→ **Data supplied**:
## begin

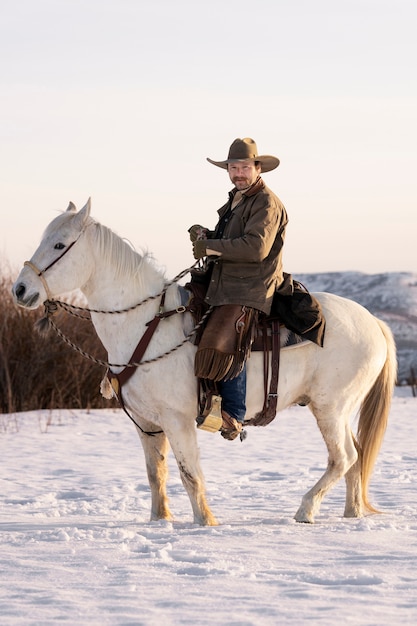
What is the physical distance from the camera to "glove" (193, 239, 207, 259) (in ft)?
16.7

## end
## begin

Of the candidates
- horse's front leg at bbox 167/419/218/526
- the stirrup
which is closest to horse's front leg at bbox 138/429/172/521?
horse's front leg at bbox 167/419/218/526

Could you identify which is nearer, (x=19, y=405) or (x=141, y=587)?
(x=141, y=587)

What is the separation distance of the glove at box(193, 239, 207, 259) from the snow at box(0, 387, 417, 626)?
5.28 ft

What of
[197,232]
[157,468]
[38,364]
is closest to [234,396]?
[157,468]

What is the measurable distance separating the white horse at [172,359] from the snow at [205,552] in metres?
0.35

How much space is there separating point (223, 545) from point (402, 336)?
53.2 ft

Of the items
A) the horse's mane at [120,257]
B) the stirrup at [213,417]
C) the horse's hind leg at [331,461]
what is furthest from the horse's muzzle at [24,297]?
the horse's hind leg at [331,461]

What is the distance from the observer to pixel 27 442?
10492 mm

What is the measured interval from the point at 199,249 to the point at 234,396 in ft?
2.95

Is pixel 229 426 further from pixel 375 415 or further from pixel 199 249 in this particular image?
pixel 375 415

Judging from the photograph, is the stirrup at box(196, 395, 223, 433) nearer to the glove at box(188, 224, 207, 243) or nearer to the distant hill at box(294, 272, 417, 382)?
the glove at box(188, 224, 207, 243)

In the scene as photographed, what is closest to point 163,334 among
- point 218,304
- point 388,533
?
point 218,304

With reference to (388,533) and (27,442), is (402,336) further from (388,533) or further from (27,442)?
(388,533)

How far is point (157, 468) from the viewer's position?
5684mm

## end
## begin

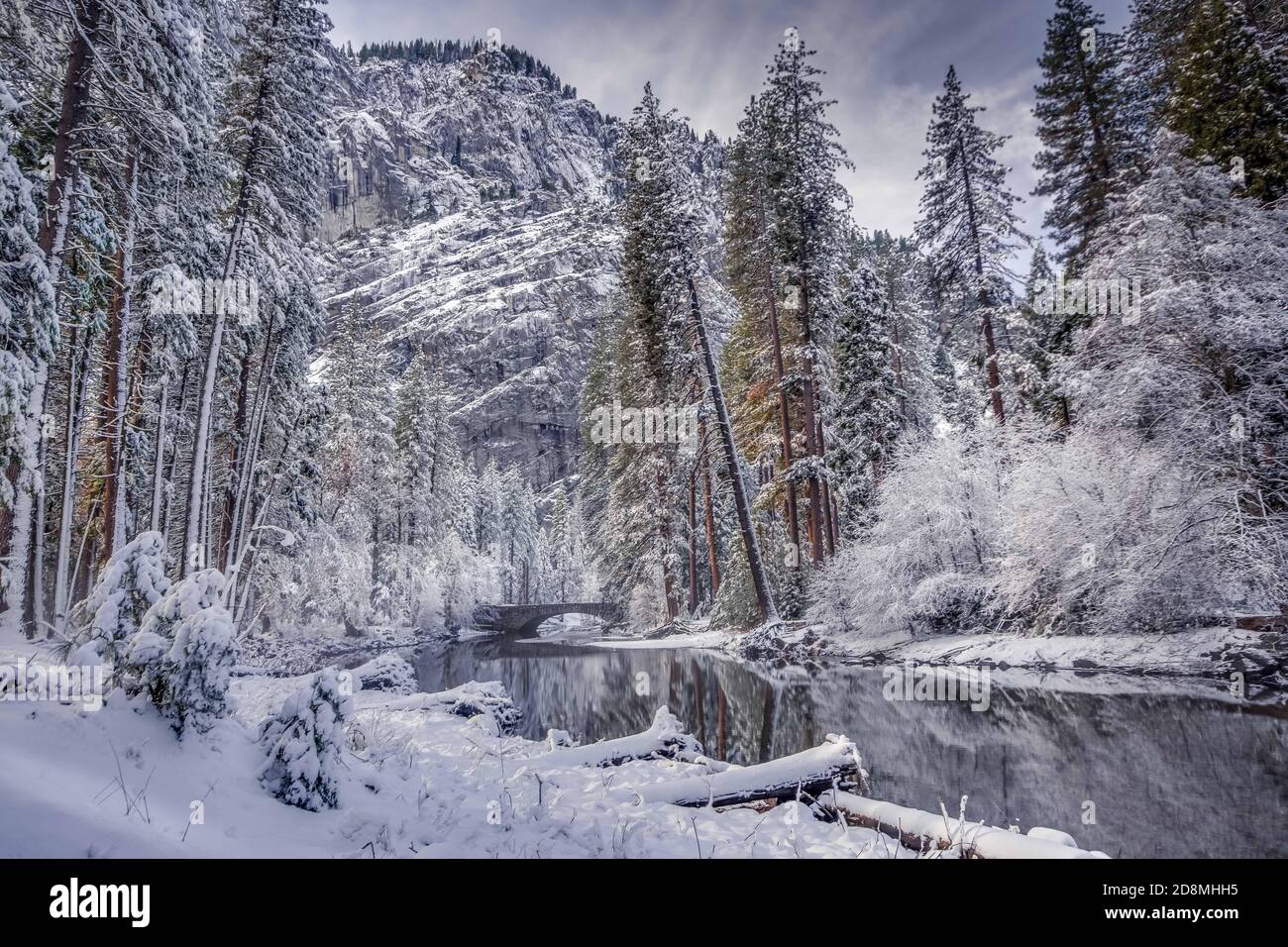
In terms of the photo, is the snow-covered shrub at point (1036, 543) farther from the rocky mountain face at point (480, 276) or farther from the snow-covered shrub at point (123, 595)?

## end

→ **Goal of the exercise**:
Select every row above that contains the word "closest" and copy each one in full. Letter case must match.

→ **Solution**:
which is closest to horse's front leg at bbox 138/429/172/521?
is closest to [234,396]?
In the scene as photographed, what is closest to point 163,334 among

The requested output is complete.